Kota Batu, LAZISNU Jatim
Bendahara LAZISNU Jatim, Tamsil Ainnur Rizal, mendorong optimalisasi potensi penghimpunan dana umat di Kota Batu melalui pengembangan program kotak infaq dan pemanfaatan sistem donasi digital seperti QRIS.
“Melalui langkah ini diharapkan potensi filantropi masyarakat di Kota Batu dapat tergali secara maksimal dan memberikan manfaat yang lebih luas bagi umat,” ujarnya saat Konsolidasi Kotak Infaq untuk Wisata, di Warung Sangguran, Junrejo, Kota Batu, Ahad (08/03/2026).
Menurutnya, Kota Batu memiliki potensi besar dalam penggalangan dana filantropi karena merupakan daerah tujuan wisata dengan tingkat kunjungan masyarakat yang tinggi.
“Saya berharap potensi yang ada di Kota Batu dapat dimaksimalkan. Idealnya LAZISNU Kota Batu memiliki kas yang besar, sehingga mampu menjalankan lebih banyak program,” tuturnya.
Ia juga menekankan pentingnya integrasi teknologi digital dalam program penggalangan dana. Salah satunya dengan menambahkan kode QRIS pada kotak infaq yang ditempatkan di berbagai lokasi strategis.

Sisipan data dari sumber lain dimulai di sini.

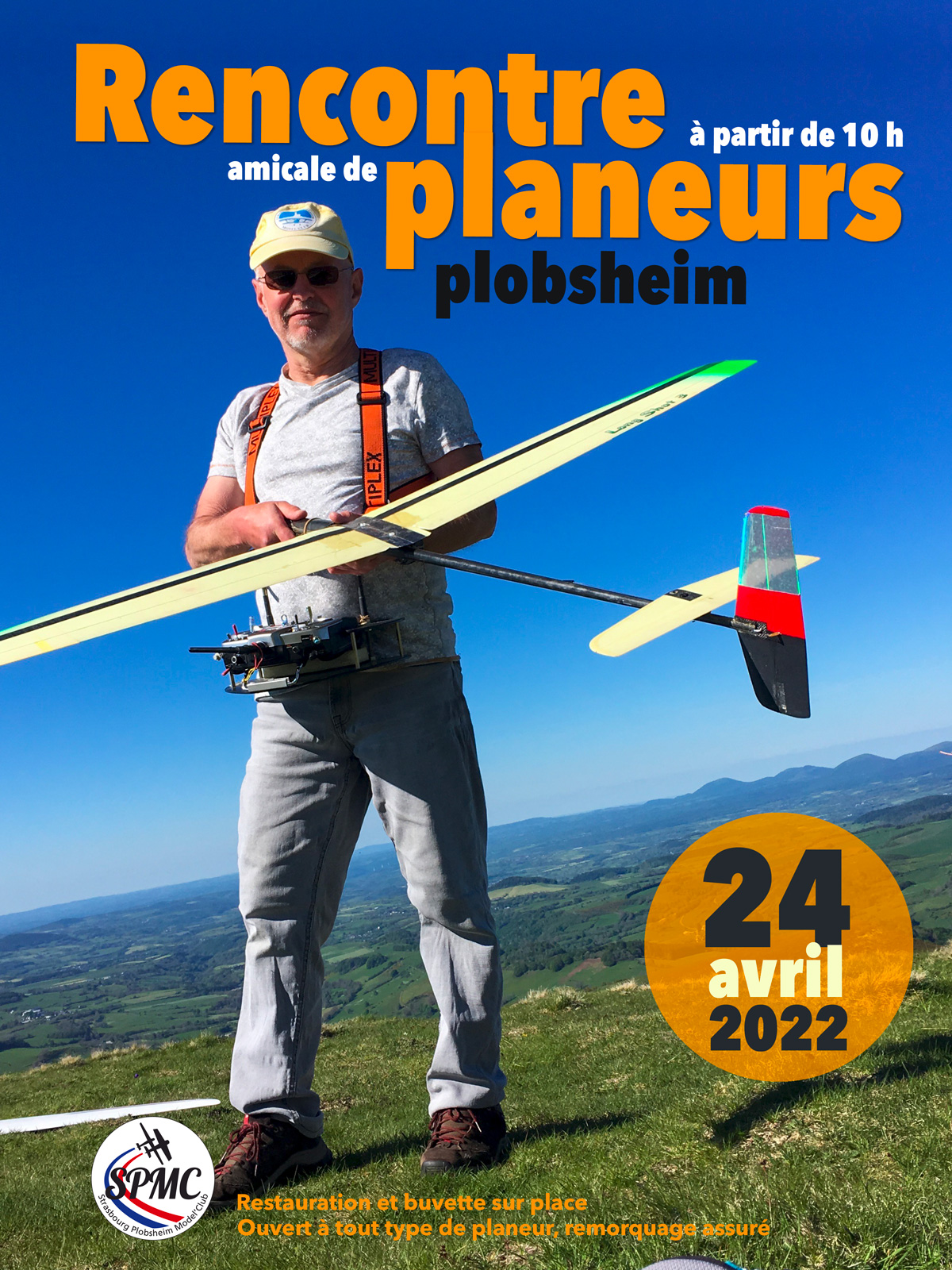 rencontre planeurs SPMC 2022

Menurutnya, keberadaan QRIS akan memudahkan masyarakat yang ingin berdonasi secara non-tunai, sehingga peluang penghimpunan dana sosial dapat semakin meningkat. “Yang terpenting adalah setiap kotak infaq dilengkapi QRIS,” katanya.
Selain pada kotak infaq, sistem donasi melalui penyediaan QRIS dapat dilakukan pula pada nomor meja ataupun daftar menu di rumah-rumah makan hingga tempat kuliner lainnya. Sehingga pengunjung dapat berdonasi secara lebih mudah.
“Program ini dapat menjadi pilot project dalam mengembangkan sistem penghimpunan dana sosial yang memadukan metode konvensional dan digital,” jelasnya.
Dirinya menilai, potensi warga Nahdlatul Ulama di Kota Batu sangat besar. Banyak di antara mereka yang memiliki keinginan untuk menunaikan zakat, infaq, atau sedekah, namun belum mengetahui saluran yang tepat.
“Saya berasal dari Kota Batu, sehingga saya melihat langsung potensi yang ada tersebut,” ungkap Tamsil.
Ia menambahkan bahwa potensi besar tersebut perlu diimbangi dengan kemauan untuk bergerak secara serius dan terorganisasi. Ia juga mengusulkan pembagian fokus kerja antara tingkat ranting dan cabang.
“Pengelolaan kotak infaq di masjid menjadi domain pengurus ranting, kita fokus di tempat wisata dan keramaian, misalnya Jatim Park, Selecta, hingga pusat perbelanjaan di Kota Batu,” pungkasnya.